Practical considerations when considering hidden surveillance (for example, positioning of cameras, who images will be shared with and how they will be stored and the type of any recordings) are noted.
Importantly, the Commission acknowledges that surveillance can be conducted by a wide range of people and organisations and thus the need for the situation in terms of care homes and care providers, friends and families, welfare guardians and attorneys, criminal investigations and professional codes (medical and otherwise) to specifically address this.
The Commission is clear that it is not its place to advocate, or not, the use of hidden surveillance this is in the discretion of private individuals and employers but they must explore and exhaust all reasonable alternatives before proceeding with such measures which must be a last resort.
- As promoted by, amongst others, the WHO and the European Court of Human Rights (e.g. Shtukaturov v Russia (2008) ECHR 223) although admittedly not the UN Committee on the Rights of Persons with Disabilities (Committee on the Rights of Persons with Disabilities, General Comment No. 1(2014) Article 12: Equal recognition before the Law, adopted 11 April 2014, para 15).

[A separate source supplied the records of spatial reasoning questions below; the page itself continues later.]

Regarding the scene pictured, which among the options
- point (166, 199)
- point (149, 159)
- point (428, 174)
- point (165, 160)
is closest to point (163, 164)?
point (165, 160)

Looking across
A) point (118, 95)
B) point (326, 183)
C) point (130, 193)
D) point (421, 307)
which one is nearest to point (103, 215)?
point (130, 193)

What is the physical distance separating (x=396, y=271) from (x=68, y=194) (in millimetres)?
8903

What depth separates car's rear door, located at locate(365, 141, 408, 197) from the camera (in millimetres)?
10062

We understand that Scottish Government expects to issue by the end of this year a consultation document not only upon the Scottish Law Commission report referred to in the parliamentary answer reproduced below, but seeking responses also for the purposes of the wider review mentioned in the answer. Sandra McDonald, Public Guardian, has often referred publicly to the "wish list" of desired improvements to the 2000 Act which she has been accumulating for some time. She has published her thoughts about possible introduction of a system of "graded guardianship" (see the OPG website). The wider review proposed by Scottish government, which is much to be welcomed, should also facilitate consideration of adjustments to the Scottish legislation to achieve full compliance with the United Nations Convention on the Rights of Persons with Disabilities - on which the work of the "Three Jurisdictions Project"(see [insert links]) continues.
The full text of the relevant Parliamentary question and answer is as follows:
Question S4W-28230: Michael Russell, Argyll and Bute, Scottish National Party, Date Lodged: 30/10/2015
To ask the Scottish Government whether it plans to review the adults with incapacity legislation and, if so, what the timescale is and what consultation arrangements it is planning.

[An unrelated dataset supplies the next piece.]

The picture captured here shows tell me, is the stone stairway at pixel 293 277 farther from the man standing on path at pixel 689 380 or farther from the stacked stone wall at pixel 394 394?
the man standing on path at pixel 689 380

Answered by Paul Wheelhouse (12/11/2015):
We have committed to consulting on the Scottish Law Commission’s Report on Adults with Incapacity. The report covers compliance of the Adults with Incapacity (Scotland) Act 2000 with
Article 5 of the European Convention on Human Rights, specifically in relation to deprivation of liberty issues. It is anticipated that a consultation paper will issue around the end of 2015, and it will be open to anyone with an interest to respond. Thereafter, a scoping exercise will follow in relation to a wider review of the adults with incapacity legislation.